═════ Excerpted text ═════
Speculum Principis

Background:
The speculum principis (literally: “a mirror of the prince”) is a genre of literature that is written to a “prince” (king, prince or leader of any sort) to serve as a guide on how to behave and how to rule. It is a “mirror” in that it reflects both good princes and bad ones, and may or may not reflect the actual prince to whom it is written. The most famous example of a speculum principis is Machiavelli’s Prince [which all young university students should read—hint, hint]. Other examples include Erasmus’ The Education of a Christian Prince and the ancient examples of Isocrates, To Nikoles and Xenephon,
On the Education of Cyrus.

Machiavelli dedicates The Prince to the Lorenzo De’Medici, the new prince of Florence, in the hopes of being reinstated
in Florentine politics. The dedication begins:

To the Magnificent Lorenzo Di Piero De' Medici:
Those who strive to obtain the good graces of a prince are
accustomed to come before him with such things as they hold most
precious, or in which they see him take most delight; whence one
often sees horses, arms, cloth of gold, precious stones, and
similar ornaments presented to princes, worthy of their greatness.
Desiring therefore to present myself to your Magnificence with
some testimony of my devotion towards you, I have not found among my possessions anything which I hold more dear than, or value so much as, the knowledge of the actions of great men, acquired by long experience in contemporary affairs, and a continual study of antiquity; which, having reflected upon it with great and
prolonged diligence, I now send, digested into a little volume, to
your Magnificence.

It is in this spirit that I have created this writing assignment: that knowledge obtained from a continual study of
antiquity is a gift, to oneself and for others.
═════
#### Exercise requirements
(a) In the speculum principis passage, to whom does Machiavelli dedicate The Prince?
(b) From the speculum principis passage, quote the span that begins with the words "To the Magnificent" and stops after "your Magnificence.".
═════ Supplied information ═════
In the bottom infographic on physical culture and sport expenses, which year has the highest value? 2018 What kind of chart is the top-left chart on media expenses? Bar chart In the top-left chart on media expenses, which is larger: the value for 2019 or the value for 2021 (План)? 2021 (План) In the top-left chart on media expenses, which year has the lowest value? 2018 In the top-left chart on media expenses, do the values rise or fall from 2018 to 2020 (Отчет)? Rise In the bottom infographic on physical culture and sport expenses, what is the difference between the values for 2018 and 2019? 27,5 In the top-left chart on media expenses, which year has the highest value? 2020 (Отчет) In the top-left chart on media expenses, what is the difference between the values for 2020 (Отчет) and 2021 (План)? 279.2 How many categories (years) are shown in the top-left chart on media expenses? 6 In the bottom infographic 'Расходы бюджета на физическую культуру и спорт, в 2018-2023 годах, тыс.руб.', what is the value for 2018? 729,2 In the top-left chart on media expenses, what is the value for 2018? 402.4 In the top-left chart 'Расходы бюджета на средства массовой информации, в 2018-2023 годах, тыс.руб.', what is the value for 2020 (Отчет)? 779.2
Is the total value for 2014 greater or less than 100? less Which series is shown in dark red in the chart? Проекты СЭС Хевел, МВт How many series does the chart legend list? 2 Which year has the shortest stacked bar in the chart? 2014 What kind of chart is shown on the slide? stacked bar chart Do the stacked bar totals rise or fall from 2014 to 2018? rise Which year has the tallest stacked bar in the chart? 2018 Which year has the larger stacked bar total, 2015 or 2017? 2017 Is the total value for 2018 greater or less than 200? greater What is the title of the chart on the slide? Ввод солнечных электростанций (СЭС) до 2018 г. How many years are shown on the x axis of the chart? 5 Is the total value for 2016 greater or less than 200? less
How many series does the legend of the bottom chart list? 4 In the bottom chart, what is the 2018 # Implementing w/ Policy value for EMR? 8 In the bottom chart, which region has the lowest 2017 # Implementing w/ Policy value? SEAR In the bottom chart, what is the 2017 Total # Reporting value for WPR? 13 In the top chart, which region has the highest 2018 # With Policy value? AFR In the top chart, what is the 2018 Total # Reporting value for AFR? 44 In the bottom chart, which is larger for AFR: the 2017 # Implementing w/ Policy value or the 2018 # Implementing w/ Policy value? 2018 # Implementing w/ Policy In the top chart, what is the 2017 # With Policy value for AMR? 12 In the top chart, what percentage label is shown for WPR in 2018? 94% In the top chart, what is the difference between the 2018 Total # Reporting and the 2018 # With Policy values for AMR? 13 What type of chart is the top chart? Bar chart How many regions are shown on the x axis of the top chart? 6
═════
#### Task solutions
(a) To Lorenzo De’Medici, the new prince of Florence.

(b)
To the Magnificent Lorenzo Di Piero De' Medici:
Those who strive to obtain the good graces of a prince are
accustomed to come before him with such things as they hold most
precious, or in which they see him take most delight; whence one
often sees horses, arms, cloth of gold, precious stones, and
similar ornaments presented to princes, worthy of their greatness.
Desiring therefore to present myself to your Magnificence with
some testimony of my devotion towards you, I have not found among my possessions anything which I hold more dear than, or value so much as, the knowledge of the actions of great men, acquired by long experience in contemporary affairs, and a continual study of antiquity; which, having reflected upon it with great and
prolonged diligence, I now send, digested into a little volume, to
your Magnificence.